Agents can also be a buffer from potential negative comments from organizations, but like Tunsil, Smith was never worried about that with the Ravens.
“A lot of times, people say players can’t negotiate without agents, and that’s not something I truly believe in,” Smith said after signing in January. “Because talking with [Ravens general manager] Eric [DeCosta], throughout the process, he was honest, kept his word. I’ve got a lot of respect for him, and I can’t thank him enough for actually being fair, seeing the value in me, making this happen.”
Caserio says his negotiating tactic is to keep everything respectful, whether it’s an agent or a player.
“A team and a club are going to have their position,” Caserio said. “The individual, agent, and representation are going to have theirs. What you are trying to do is kind of thread the needle, kind of find a happy medium.
“You never want to walk away from a negotiation where somebody leaves pissed off. It doesn’t really accomplish anything.”
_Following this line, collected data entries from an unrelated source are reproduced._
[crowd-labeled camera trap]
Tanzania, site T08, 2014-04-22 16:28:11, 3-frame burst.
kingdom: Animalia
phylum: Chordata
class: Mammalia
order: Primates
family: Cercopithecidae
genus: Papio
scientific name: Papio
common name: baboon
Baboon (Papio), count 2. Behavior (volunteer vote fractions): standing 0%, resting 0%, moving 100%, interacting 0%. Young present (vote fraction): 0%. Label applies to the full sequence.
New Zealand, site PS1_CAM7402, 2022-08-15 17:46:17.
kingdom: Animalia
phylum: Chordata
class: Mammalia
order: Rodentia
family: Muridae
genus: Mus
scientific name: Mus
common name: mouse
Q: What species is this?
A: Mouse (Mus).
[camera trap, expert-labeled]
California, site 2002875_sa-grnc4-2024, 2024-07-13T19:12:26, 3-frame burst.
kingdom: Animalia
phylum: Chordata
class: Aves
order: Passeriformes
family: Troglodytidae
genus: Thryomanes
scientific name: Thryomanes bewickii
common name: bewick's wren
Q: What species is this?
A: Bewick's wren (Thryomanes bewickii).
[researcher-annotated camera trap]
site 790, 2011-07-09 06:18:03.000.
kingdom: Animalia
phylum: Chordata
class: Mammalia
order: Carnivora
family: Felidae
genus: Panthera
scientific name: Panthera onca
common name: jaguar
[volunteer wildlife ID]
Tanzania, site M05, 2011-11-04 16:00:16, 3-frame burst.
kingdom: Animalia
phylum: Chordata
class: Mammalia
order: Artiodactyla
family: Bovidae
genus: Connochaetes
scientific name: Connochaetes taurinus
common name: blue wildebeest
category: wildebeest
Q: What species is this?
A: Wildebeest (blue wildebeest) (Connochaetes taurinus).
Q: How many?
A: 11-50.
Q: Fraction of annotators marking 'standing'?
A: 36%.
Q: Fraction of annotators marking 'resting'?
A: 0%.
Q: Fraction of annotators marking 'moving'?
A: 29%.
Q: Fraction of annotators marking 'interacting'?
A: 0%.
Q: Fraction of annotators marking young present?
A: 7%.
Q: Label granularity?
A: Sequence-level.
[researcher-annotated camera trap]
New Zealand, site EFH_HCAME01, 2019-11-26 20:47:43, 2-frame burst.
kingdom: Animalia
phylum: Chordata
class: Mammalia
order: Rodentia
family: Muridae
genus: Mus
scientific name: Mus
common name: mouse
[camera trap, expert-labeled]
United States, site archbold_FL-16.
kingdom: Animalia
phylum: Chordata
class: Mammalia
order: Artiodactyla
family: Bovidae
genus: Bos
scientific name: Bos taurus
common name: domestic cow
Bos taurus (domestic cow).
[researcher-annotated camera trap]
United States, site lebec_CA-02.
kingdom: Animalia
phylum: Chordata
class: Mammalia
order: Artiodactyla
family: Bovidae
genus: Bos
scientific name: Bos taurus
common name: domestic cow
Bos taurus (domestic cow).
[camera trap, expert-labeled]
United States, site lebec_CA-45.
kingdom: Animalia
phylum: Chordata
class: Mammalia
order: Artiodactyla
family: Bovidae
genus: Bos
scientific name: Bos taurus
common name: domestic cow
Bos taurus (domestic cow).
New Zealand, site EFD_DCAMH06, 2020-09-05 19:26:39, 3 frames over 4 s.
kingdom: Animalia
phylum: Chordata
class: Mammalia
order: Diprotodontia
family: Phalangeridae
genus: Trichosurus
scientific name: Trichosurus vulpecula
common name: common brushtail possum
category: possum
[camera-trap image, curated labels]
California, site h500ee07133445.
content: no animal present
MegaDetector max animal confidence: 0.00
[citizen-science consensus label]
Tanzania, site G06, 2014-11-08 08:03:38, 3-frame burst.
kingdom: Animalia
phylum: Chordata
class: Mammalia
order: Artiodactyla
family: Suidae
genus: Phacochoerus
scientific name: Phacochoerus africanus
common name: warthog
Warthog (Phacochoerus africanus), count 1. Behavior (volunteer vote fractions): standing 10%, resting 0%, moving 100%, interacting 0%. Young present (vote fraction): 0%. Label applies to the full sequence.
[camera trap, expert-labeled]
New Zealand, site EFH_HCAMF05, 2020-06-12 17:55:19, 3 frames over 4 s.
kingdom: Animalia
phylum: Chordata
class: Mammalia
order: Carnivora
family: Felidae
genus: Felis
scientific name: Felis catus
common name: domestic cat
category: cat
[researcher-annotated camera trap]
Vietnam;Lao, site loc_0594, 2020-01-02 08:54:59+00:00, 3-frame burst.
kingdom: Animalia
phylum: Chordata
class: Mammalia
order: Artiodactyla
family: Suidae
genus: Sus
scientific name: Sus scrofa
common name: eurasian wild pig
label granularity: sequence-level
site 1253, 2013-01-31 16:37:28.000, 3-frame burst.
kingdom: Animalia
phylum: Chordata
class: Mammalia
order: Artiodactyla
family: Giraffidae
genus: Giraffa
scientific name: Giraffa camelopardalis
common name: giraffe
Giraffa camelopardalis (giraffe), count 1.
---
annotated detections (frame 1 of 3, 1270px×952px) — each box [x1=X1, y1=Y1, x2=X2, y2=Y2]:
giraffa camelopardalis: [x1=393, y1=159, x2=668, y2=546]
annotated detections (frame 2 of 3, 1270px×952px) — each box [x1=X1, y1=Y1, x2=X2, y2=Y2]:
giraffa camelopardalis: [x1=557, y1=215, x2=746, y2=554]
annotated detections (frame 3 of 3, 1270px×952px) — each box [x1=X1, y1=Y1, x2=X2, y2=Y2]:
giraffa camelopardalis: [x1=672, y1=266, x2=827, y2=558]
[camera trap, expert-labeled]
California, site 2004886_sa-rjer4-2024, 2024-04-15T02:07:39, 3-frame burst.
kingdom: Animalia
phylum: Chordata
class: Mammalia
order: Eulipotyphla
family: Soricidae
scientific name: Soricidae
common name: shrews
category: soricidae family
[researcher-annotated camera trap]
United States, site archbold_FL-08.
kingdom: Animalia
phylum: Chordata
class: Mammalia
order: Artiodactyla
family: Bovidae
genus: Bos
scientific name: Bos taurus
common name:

Tunsil, who’s first task under his new contract will be to protect Stroud, doesn’t try to convince players to represent themselves, but he believes in the process.
“The narrative is starting to change as you see Lamar got big bank,” Tunsil said. “You are starting to see that narrative switch over quickly. The more players start coming out and doing deals with no agents. I think that whole narrative will get flipped.”